At issue are two licenses granted in 1980 and renewed in 2012. The licenses are now held by OMCO Seabed Exploration, a subsidiary of the defense contractor Lockheed. But NOAA erred in renewing the permits in 2012 because it failed to properly assess and document potential environmental impacts, Jeffers argues.
NOAA officials declined to comment because the matter is in litigation.
Most of the exploratory permits have been issued to various foreign mining interests by the International Seabed Authority and do not fall under U.S. jurisdiction. Long a bone of contention for environmental groups, the search for undersea wealth is raising red flags again as the ISA, based in Kingston, Jamaica, pushes ahead this summer with creating rules for exploiting areas like the Clarion-Clipperton Zone.
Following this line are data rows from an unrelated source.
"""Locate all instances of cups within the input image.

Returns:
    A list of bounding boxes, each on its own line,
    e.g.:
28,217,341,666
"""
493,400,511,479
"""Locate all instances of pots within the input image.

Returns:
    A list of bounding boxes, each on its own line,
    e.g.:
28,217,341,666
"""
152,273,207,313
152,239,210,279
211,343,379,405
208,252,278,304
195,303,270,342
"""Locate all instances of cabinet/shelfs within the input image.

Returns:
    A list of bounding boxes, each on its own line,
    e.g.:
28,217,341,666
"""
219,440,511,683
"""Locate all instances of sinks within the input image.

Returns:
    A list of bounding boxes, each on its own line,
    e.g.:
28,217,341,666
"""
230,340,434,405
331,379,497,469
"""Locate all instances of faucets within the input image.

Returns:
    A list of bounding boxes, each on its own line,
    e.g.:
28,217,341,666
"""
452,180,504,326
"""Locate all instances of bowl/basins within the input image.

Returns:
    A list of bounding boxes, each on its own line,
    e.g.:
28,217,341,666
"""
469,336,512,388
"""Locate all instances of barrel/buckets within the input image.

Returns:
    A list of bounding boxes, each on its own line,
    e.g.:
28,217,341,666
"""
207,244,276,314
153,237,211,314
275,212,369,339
“The rush to strip-mine the deep-ocean floor threatens to damage mysterious underwater ecosystems,” Jeffers said. “If we aren’t careful, this new gold rush could do irreparable harm to the basic building blocks of life.”
The zone — defined by two mountainous fractures in the Earth’s crust running roughly east and west — is believed to hold potentially hundreds of billions of dollars worth of copper, nickel, manganese, cobalt and rare earth elements in the form of baseball-sized nodules. Scientists have been aware of the deposits for decades, but technologies and demand weren’t strong enough to make deep sea mining add up from an economic perspective.
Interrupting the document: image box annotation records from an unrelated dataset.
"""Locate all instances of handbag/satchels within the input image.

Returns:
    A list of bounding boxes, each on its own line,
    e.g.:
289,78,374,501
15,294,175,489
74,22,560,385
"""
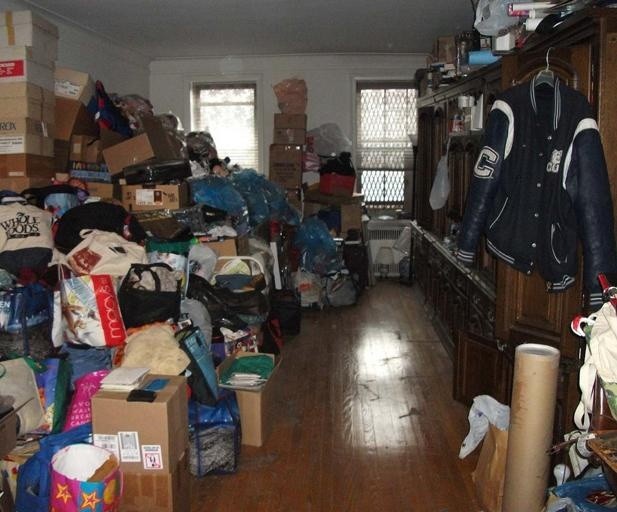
13,422,123,512
188,388,242,478
0,357,73,435
58,261,129,347
171,325,220,407
118,263,182,329
64,369,112,432
0,202,54,268
64,228,147,277
0,284,63,360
The push is fueled now by a spike in worldwide demand for the minerals and a dwindling of land-based sources. Deep sea robotic mining equipment is under development and has been advanced recently by gains in deep ocean oil drilling technology.
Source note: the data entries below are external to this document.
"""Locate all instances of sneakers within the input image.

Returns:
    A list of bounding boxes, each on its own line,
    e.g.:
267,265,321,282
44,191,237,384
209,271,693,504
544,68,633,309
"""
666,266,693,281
The effects of dredging up the ore are unknown and potentially damaging to sea life in the region and beyond, watchdogs contend. Also of concern to environmentalists is an area off Papua New Guinea, dubbed Solwara 1, where they say mining efforts are moving ahead before their effects can be fully studied.
But Craig Smith, a University of Hawaii oceanographer and sea floor expert, said its unlikely NOAA will jump very far into permitting sea floor mining in international waters. The ISA, however, will likely have regulations and environmental plans for international seafloor exploitation in place within the next several years, he said.
“The mining in international waters is probably five to 10 years away, but it could be less,” he said in an email. “We are hoping to have a policy piece published in Science Magazine in the next few weeks pushing for the ISA to set up strategic environmental management plans, including networks of protected areas, before any more exploration claims are granted. In some parts of the deep sea, exploration claims are extensive enough to be already interfering with the set up effective marine protected area networks.”